PIERRE BOULLE (20 February 1912 - 30 January 1994)
French novelist best known for two works, The Bridge Over the River Kwai and Planet of the Apes, Pierre Boulle served as a secret agent for the French resistance in China, Burma, and French Indochina (Vietnam) during the Second World War. Boulle was captured by Vichy France loyalists on the Mekong River and was subjected to severe hardship and forced labor.
Based on the novel Le Pont de la Rivière Kwaï by French novelist Pierre Boulle, the film The Bridge on the River Kwai (1957) was written by Carl Foreman and Michael Wilson. Foreman is best known as the screenwriter of Champion, High Noon, and Guns of Navarone. Foreman and Wilson were on the Hollywood blacklist and had to work in secret. Foreman wrote the first drafts, but was replaced by Wilson when director David Lean grew dissatisfied with Foreman’s script.
Pierre Boulle, the author of the novel, was given official credit for screenwriting even though he couldn’t speak English. The Bridge on the River Kwai won the Oscar for Best Screenplay - Adaptation, and it went to Boulle. The Academy rectified the situation by retroactively awarding the Oscar to both Foreman and Wilson, posthumously in both cases. Subsequent releases of the film give them proper screen credit.
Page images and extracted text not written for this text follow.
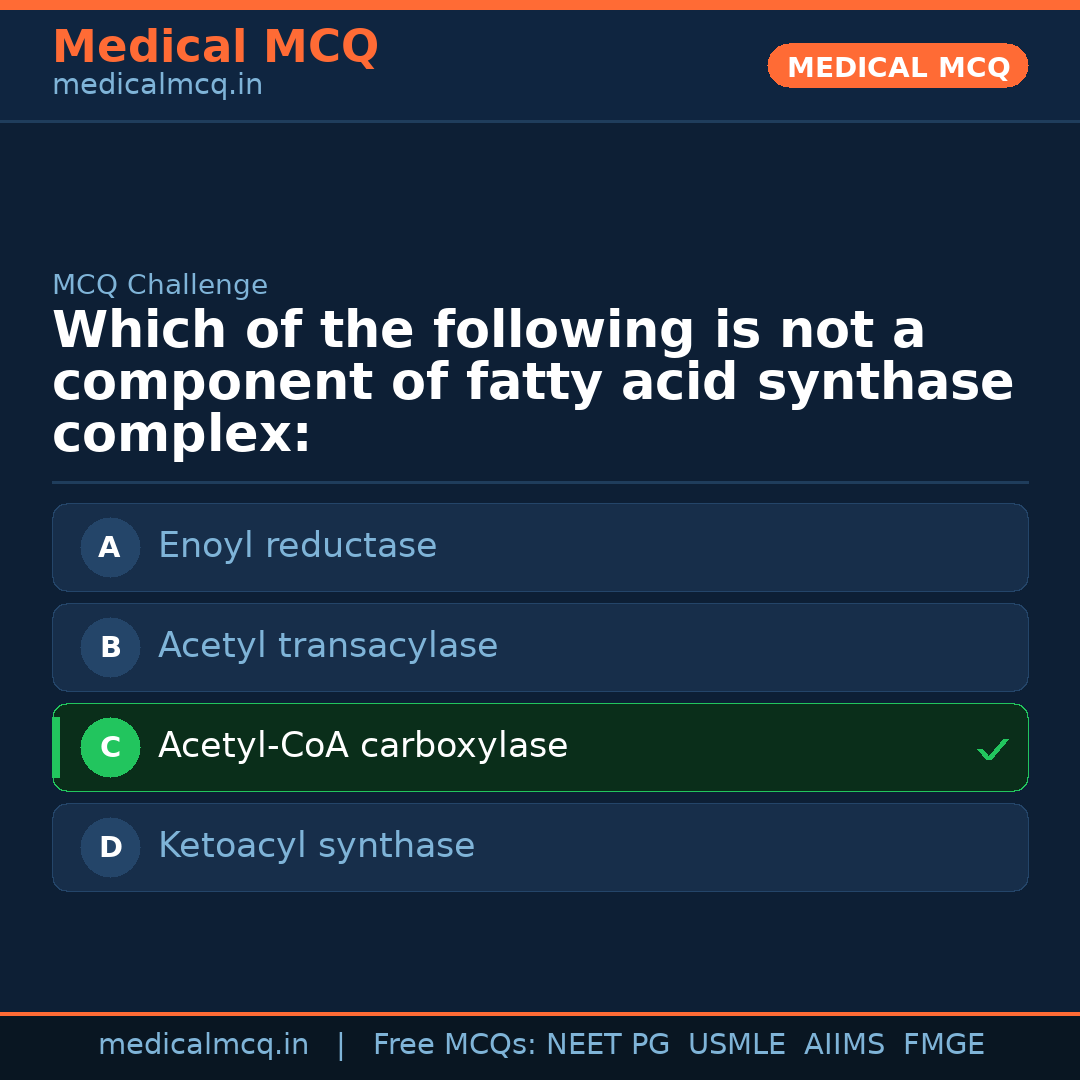 Medical MCQ
medicalmcq.in

MEDICAL MCQ

MCQ Challenge

Which of the following is not a component of fatty acid synthase complex:

A Enoyl reductase

B Acetyl transacylase

C Acetyl-CoA carboxylase ✓

D Ketoacyl synthase

medicalmcq.in | Free MCQs: NEET PG USMLE AIIMS FMGE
Based on the novel La Planéte des Singes by French novelist Pierre Boulle, the film Planet of the Apes (1968) was written by Rod Serling and Michael Wilson. Serling is best known as the creator and principle writer for the classic TV series The Twilight Zone. Serling wrote the first drafts, but was replaced by Wilson after none of them seemed cost effective. Serling kept the apes civilized as they are in the novel, making it expensive to produce. Wilson was an accomplished screenwriter with a list of credits that included It’s a Wonderful Life, A Place in the Sun, The Bridge on the River Kwai (also a Pierre Boulle novel), and Lawrence of Arabia. Wilson made the necessary adjustments, but kept Serling’s twist ending. The ending of the novel is twisted, but in a different manner.
The episode "I Shot an Arrow into the Air" from the first season of The Twilight Zone bares an incredible resemblance to many aspects of The Planet of the Apes: crash landed astronauts trek through a desert, fight with each other, and one survives to find he’s been on Earth the entire time.